İçerde de bir kaynağım yok ki, yazdıklarını doğrulatayım ya da yalanlatayım.

Açıklanan resmi bilançoda zarar göründüğünü biliyor ve makyajlı bilançoda zarar görünüyorsa, gerçek zararın daha büyük olduğunu tahmin edebiliyorum.

Önemli olan o değil zaten.

Ataklı’nın yazdığı külliyen doğru veya külliyen yanlış olabilir.

Benim kabullenemediğim, Ataklı’ya verilen yanıtın veriliş tarzı, veriliş biçimi ve üslubu.

Gereksiz derecede sert, gereksiz derecede suçlayıcı, gereksiz derecede kaba ve gazeteciyi küçük görmeye çalışan bir tını hakim yanıta.

Hop kardeşim.

Ne oluyorsunuz, kim oluyorsunuz.

Adam gibi verilerle, kimseyi suçlamalardan, “yalancı malancı” demeden doğru düzgün kibar bir yanıt veremiyor musunuz!

Bu mudur adabınız.

Unutmayın bir belediyeyi, bir partiyi, farklı olacağını söyleyen bir muhalefeti, ne yazık ki temsil ediyorsunuz.

Kendinize geliniz.

Seçim öncesi böyle miydi Başkanınızın iddiası.
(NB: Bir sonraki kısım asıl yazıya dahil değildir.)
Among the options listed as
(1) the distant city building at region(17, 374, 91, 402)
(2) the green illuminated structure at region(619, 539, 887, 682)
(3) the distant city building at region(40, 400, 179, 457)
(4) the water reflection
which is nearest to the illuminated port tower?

Hani siz farklı olacaktınız, hani yepyeni bir üslup getirecektiniz siyasete.

Medyaya karşı kullandığınız bu üslup zaten var.
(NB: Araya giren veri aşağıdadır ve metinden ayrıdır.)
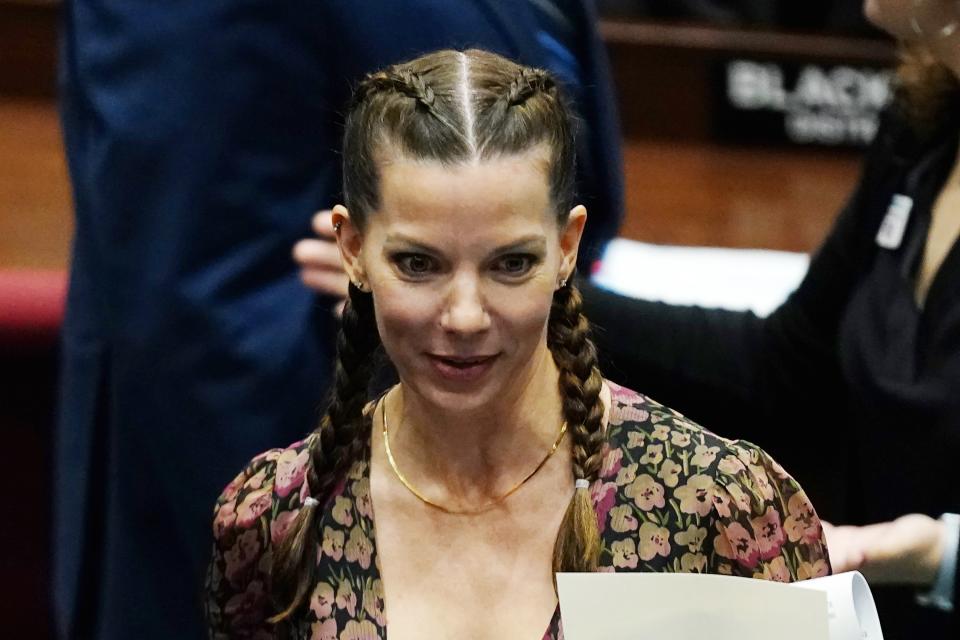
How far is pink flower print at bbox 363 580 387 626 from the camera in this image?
1071 millimetres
Son yıllarda giderek artan dozda var hem de.

Bu üslubu muhalefete ve muhalif medyaya karşı kullanan bir makam mevcut Ankara’da.

Bir de bunun küçük modeline ihtiyacımız yok bildiğim kadarı ile.
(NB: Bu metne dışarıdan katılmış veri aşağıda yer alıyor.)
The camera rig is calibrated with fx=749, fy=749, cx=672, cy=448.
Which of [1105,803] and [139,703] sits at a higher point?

İletişim Başkanlığı’nın “İstanbul çakması"na ne gazetecilerin ne de CHP siyasetinin ihtiyaç duyduğunu zannetmiyorum.

İstanbul Büyükşehir Belediye Başkanı, belki bölgesel etkilerin nedeni ile AK Parti üslubunu benimsemiş, Belediye yönetiminde Cumhurbaşkanlığına götüren eski bir yolu aynen uyguluyor olabilir.

O siyasetçidir.

Bunun meyvesini de toplayabilir, bedelini de ödeyebilir.

Ama atanmış bir belediye bürokratının İletişim Başkanı 2.0’lığa soyunması CHP’nin Türkiye tasavvuruna ne kadar uygundur bilemem.”